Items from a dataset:
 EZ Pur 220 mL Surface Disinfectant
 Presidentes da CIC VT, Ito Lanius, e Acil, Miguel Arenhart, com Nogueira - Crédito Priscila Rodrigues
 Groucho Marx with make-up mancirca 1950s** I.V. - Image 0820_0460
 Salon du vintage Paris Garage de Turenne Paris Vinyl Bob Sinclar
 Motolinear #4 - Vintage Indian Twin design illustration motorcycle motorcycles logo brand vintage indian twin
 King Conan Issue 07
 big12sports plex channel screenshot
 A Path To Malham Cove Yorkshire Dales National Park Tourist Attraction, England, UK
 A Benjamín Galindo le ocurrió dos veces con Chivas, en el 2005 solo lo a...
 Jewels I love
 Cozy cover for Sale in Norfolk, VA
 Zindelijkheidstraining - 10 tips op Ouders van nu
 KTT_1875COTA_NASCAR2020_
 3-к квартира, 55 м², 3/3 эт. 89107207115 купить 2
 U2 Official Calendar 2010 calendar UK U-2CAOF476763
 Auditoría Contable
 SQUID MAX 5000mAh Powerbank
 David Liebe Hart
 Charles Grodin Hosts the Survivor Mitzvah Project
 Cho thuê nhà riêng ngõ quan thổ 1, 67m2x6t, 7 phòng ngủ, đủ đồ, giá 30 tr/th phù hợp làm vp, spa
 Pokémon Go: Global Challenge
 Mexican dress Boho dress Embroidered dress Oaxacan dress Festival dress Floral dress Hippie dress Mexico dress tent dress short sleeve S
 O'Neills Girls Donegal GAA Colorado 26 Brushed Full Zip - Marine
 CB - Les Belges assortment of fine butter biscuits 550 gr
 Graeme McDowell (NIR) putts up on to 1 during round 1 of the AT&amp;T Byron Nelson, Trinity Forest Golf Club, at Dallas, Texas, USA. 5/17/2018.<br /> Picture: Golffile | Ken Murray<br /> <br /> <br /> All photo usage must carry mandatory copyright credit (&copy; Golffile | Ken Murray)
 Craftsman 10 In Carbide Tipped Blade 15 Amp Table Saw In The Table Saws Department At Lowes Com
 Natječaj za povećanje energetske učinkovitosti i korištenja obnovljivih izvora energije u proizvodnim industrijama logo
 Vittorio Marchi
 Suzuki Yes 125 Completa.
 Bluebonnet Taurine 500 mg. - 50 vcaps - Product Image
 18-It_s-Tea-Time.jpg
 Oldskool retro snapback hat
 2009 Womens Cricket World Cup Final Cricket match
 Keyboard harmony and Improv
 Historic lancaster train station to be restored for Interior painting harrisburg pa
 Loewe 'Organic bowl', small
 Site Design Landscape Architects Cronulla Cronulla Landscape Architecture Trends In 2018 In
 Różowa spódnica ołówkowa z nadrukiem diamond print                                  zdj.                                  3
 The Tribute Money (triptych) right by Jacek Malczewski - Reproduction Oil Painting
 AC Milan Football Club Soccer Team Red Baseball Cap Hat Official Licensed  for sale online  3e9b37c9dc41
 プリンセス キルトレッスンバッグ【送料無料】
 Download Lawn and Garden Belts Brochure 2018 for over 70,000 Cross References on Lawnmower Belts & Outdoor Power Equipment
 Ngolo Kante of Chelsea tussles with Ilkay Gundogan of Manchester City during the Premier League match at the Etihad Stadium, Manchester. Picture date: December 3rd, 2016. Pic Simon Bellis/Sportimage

**Task to carry out:** In the records above, return precisely the line containing "The Tribute Money" and each line that comes after it, up to the final one.

**Written reply:**
 The Tribute Money (triptych) right by Jacek Malczewski - Reproduction Oil Painting
 AC Milan Football Club Soccer Team Red Baseball Cap Hat Official Licensed  for sale online  3e9b37c9dc41
 プリンセス キルトレッスンバッグ【送料無料】
 Download Lawn and Garden Belts Brochure 2018 for over 70,000 Cross References on Lawnmower Belts & Outdoor Power Equipment
 Ngolo Kante of Chelsea tussles with Ilkay Gundogan of Manchester City during the Premier League match at the Etihad Stadium, Manchester. Picture date: December 3rd, 2016. Pic Simon Bellis/Sportimage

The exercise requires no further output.